Однако среди работ, которые появились в продолжение тех же пяти-шести лет, есть одна, затмившая собой все остальные. Это книга Чарльза Дарвина «Происхождение видов».
Уже в прошлом столетии Бюффон и на рубеже двух столетий Ламарк решились утверждать, что различные виды растений и животных, которые мы встречаем на земле, не представляют собой неподвижных форм: они изменчивы и постоянно изменяются под влиянием среды. Разве самое семейное сходство, наблюдающееся между различными видами, принадлежащими к той или иной группе, не доказывает, говорили они, что эти виды происходят от общих предков? Так, различные виды лютиков, которые мы находим в наших лугах и в болотах, должны быть потомками одного вида общих предков, – потомками, которые видоизменились в зависимости от изменений и приспособлений, которым они подвергались в различных условиях существования. Точно так же теперешние породы волка, собаки, шакала, лисицы не существовали раньше, но вместо них существовала порода животных, которая в течение столетий постепенно дала происхождение волкам и собакам, шакалам и лисицам. Относительно лошади, осла, зебры и т. п. уже доподлинно известно, что у них существовал общий предок, скелет которого открыт в древних геологических пластах.
Но в XVIII в. рискованно было высказывать такие ереси. За гораздо меньшее, чем это, Бюффону даже угрожало преследование перед церковным трибуналом, и он был принужден напечатать в своей «Естественной истории» отречение от своих слов. Церковь в это время была еще очень сильна, и натуралисту, осмеливавшемуся поддерживать такие неприятные для епископов ереси, грозили тюрьма, пытка или сумасшедший дом. Вот почему «еретики» высказывались тогда очень осторожно.
Но теперь, после революций 1848 г., Дарвин и Уоллес осмелились утверждать ту же ересь, а Дарвин даже имел мужество прибавить, что человек также развивался путем медленной физиологической эволюции; что он произошел от породы обезьяноподобных животных; что «бессмертный дух» и «нравственная душа» человека развивались тем же путем, как ум и общественные привычки у обезьяны или муравья.
Известно, какие громы были обрушены тогда стариками на голову Дарвина и в особенности на голову его смелого ученого и интеллигентного апостола Гэксли[56] за то, что он резко подчеркивал те из заключений дарвинизма, которые более всего приводили в ужас духовенство всех религий.

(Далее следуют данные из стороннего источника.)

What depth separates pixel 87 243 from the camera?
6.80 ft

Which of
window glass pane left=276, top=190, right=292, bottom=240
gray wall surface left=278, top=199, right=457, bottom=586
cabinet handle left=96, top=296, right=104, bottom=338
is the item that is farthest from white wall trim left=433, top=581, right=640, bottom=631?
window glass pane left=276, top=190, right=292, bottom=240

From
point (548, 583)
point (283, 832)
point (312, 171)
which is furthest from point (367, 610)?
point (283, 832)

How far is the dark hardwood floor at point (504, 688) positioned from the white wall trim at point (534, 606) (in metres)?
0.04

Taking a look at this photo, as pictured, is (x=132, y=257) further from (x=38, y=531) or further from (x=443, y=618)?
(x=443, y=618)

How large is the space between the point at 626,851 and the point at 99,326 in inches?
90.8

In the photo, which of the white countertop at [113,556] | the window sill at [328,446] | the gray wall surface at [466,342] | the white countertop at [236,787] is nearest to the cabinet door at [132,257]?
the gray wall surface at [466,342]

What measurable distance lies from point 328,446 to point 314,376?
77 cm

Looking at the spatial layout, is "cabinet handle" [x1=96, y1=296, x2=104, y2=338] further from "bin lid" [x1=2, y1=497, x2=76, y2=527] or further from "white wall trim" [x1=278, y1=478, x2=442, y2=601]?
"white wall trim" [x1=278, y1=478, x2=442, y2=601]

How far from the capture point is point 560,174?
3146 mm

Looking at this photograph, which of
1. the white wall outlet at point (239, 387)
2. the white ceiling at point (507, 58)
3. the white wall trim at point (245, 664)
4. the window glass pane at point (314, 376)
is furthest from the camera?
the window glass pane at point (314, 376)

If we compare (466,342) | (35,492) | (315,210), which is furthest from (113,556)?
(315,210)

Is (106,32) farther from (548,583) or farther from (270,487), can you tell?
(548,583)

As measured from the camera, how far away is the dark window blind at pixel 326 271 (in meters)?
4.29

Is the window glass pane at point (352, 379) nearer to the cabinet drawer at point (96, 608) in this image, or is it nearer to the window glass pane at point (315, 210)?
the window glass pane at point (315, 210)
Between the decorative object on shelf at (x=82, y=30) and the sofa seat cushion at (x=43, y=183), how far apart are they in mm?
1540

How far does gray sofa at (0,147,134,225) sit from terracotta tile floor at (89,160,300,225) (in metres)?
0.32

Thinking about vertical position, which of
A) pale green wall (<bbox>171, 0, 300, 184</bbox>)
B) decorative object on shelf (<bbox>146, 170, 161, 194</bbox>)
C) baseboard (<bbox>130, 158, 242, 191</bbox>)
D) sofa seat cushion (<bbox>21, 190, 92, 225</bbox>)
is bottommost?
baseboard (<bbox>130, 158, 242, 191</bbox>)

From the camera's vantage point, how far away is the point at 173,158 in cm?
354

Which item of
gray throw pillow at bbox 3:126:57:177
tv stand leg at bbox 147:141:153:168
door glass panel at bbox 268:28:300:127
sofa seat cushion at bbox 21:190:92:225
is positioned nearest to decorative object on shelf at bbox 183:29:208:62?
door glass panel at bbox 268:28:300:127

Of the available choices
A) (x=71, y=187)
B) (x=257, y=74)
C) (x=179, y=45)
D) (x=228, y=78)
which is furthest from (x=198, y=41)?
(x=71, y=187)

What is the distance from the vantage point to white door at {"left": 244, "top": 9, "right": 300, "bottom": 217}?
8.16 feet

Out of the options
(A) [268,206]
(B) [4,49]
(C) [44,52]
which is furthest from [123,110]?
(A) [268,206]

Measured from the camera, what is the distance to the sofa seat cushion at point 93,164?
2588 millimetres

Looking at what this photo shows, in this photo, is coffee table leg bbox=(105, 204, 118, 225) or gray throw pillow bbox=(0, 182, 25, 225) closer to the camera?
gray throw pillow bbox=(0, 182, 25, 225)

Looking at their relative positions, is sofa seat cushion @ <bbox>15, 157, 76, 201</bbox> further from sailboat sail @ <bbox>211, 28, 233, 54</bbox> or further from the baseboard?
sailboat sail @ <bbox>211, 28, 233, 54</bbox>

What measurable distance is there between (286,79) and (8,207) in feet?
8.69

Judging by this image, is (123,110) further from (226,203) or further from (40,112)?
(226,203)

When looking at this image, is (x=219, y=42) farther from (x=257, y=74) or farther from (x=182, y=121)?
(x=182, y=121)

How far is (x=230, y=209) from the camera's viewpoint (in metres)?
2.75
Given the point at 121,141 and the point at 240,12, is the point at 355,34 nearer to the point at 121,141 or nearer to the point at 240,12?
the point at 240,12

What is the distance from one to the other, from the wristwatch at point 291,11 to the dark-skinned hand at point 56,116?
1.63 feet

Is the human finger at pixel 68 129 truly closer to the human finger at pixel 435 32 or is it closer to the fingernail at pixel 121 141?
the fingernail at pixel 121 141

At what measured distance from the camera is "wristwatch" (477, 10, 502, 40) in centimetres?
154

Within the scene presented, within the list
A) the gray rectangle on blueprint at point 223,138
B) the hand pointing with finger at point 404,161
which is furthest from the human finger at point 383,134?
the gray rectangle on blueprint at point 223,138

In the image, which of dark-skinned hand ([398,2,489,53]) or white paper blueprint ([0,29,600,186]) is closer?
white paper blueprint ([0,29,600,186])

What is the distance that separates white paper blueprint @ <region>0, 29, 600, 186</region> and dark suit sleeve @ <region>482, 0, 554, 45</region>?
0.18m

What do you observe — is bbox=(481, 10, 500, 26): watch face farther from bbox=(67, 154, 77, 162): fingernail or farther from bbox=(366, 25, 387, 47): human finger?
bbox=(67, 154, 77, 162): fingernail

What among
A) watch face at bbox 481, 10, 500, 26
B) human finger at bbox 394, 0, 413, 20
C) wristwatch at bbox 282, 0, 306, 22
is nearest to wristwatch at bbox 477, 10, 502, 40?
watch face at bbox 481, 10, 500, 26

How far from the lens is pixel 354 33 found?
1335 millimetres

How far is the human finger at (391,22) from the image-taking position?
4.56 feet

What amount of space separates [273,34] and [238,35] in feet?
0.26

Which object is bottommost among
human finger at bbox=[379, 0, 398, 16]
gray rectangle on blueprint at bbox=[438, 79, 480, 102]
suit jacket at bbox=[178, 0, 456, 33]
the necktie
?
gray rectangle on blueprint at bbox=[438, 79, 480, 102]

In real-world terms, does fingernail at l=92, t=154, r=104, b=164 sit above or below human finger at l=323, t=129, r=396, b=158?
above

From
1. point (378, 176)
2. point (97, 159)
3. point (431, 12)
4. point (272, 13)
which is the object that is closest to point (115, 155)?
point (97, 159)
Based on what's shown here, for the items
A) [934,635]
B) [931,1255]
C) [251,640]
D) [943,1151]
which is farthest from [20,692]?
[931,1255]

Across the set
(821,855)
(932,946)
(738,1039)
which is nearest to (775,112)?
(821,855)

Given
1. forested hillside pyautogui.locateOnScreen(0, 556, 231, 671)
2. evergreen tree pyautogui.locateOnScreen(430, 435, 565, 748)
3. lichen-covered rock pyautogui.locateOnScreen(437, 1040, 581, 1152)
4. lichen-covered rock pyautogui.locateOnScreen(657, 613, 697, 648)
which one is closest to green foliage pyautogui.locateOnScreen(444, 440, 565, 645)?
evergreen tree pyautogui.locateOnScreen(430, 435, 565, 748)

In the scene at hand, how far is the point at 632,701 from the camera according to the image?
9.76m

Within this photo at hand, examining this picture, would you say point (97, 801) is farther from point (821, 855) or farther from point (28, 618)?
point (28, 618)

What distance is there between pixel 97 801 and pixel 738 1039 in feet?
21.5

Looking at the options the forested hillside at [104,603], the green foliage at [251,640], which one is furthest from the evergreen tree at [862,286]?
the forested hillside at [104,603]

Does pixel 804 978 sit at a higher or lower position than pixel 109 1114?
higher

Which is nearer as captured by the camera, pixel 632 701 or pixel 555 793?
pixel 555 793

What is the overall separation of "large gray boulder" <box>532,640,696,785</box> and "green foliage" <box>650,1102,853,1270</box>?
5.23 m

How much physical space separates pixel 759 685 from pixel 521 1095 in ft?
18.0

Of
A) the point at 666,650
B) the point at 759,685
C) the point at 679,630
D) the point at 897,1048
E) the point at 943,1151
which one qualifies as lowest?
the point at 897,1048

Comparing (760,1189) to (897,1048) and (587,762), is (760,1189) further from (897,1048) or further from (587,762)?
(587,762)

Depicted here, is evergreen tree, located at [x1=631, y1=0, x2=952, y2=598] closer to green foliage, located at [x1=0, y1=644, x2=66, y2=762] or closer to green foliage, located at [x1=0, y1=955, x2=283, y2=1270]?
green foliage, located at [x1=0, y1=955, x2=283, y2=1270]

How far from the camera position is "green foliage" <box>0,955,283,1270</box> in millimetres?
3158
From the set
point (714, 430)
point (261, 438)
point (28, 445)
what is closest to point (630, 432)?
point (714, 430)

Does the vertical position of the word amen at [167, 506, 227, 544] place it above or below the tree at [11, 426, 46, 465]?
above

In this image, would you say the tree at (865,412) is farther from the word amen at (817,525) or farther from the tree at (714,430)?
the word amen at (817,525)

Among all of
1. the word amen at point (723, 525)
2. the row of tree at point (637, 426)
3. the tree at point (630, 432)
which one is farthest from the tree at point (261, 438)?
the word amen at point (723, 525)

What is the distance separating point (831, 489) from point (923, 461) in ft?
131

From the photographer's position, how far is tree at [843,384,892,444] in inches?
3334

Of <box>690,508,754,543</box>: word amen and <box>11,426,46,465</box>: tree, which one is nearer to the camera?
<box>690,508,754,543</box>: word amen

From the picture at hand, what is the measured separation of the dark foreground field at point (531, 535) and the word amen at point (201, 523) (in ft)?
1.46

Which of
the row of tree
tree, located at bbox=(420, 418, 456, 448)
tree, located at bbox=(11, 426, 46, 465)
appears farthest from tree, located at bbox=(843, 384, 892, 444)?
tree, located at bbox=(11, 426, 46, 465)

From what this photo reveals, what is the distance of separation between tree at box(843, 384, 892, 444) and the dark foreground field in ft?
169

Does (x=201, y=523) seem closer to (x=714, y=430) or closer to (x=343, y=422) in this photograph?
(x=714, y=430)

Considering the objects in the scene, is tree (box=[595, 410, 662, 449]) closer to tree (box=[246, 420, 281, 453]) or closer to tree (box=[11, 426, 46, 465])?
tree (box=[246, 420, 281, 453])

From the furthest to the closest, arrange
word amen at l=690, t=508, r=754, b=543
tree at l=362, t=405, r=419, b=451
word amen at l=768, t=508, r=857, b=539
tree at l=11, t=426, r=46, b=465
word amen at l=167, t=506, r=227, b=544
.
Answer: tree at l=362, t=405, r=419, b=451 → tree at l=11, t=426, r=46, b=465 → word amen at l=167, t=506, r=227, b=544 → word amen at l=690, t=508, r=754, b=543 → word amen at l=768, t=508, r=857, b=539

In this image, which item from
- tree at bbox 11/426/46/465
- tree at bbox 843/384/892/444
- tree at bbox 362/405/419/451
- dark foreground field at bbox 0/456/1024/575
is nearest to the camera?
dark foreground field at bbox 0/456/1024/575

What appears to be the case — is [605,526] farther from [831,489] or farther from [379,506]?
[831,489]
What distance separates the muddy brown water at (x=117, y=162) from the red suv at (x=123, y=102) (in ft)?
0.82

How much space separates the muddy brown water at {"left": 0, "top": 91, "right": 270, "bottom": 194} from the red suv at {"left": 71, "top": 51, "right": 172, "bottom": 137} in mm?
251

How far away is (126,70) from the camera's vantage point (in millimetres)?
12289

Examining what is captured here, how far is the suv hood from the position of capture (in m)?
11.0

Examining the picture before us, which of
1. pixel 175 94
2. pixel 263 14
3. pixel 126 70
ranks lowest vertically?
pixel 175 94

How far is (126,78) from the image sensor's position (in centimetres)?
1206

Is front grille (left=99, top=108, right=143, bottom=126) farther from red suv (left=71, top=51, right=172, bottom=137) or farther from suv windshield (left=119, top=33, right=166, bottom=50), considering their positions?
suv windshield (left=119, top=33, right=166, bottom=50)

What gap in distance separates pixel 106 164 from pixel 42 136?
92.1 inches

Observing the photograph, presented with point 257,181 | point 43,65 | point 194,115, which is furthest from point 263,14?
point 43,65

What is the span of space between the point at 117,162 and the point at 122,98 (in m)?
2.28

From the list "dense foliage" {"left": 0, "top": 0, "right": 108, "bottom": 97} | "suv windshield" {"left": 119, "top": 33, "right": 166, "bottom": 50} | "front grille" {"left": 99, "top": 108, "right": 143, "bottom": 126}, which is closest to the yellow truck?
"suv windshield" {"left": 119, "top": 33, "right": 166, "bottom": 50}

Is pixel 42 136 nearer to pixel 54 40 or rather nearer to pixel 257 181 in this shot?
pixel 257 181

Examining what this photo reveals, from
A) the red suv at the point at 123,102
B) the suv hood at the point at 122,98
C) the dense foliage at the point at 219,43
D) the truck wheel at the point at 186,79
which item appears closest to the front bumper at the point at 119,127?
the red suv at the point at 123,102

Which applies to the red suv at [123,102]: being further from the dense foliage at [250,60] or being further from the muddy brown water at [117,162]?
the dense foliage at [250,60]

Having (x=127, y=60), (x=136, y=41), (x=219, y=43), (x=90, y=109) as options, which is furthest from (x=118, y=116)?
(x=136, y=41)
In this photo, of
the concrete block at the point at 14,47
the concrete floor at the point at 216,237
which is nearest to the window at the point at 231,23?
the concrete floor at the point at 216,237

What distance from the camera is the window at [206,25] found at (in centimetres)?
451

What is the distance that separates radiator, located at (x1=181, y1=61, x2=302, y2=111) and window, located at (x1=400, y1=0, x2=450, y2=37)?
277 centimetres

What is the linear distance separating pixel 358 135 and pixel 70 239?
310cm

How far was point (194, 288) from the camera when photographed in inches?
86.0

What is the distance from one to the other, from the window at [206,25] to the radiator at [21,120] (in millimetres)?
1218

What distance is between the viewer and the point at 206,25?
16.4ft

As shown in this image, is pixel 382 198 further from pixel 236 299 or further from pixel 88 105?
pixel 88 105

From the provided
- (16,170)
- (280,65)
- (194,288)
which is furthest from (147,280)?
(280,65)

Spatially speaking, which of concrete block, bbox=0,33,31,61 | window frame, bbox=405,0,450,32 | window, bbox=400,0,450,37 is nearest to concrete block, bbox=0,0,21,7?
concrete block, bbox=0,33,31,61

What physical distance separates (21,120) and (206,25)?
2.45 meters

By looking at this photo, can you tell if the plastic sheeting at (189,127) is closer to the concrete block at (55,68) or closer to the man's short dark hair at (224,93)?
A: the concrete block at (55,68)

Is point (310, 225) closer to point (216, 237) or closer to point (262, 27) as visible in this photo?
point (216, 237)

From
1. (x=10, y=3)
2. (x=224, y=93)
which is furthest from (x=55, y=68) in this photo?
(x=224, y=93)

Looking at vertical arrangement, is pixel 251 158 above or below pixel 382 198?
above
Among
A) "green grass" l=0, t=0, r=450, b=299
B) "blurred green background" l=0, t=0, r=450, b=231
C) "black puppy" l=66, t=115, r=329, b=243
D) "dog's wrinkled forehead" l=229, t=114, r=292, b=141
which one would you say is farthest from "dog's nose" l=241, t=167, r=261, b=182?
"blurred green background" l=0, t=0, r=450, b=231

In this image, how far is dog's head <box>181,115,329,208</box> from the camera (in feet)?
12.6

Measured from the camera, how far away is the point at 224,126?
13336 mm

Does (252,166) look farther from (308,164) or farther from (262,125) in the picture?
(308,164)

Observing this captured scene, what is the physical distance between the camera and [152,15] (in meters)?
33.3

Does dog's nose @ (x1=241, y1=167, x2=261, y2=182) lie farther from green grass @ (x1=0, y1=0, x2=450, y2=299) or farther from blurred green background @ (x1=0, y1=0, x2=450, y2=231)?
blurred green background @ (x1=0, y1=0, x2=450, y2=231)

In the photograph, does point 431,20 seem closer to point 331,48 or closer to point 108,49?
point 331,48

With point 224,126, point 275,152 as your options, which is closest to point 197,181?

Борьба была жестокая, но дарвинисты вышли из нее победителями. И с тех пор перед нашими глазами выросла совершенно новая наука биология – наука о жизни во всех ее проявлениях.
Работа Дарвина дала в то же время новый метод исследования для понимания явлений всякого рода: в жизни физической материи, в жизни организмов и в жизни обществ. Идея «непрерывного развития», то есть эволюции и постепенного приспособления особей и обществ к новым условиям, по мере того как изменяются эти условия, – эта мысль нашла себе гораздо более широкое приложение, чем одно объяснение происхождения новых видов. Когда она была введена в изучение природы вообще, а также людей, их способностей и их общественных учреждений, она открыла новые горизонты и дала возможность объяснять самые непонятные факты в области всех отраслей знания. Основываясь на этом начале, столь богатом последствиями, возможно было перестроить не только историю организмов, но также историю человеческих учреждений.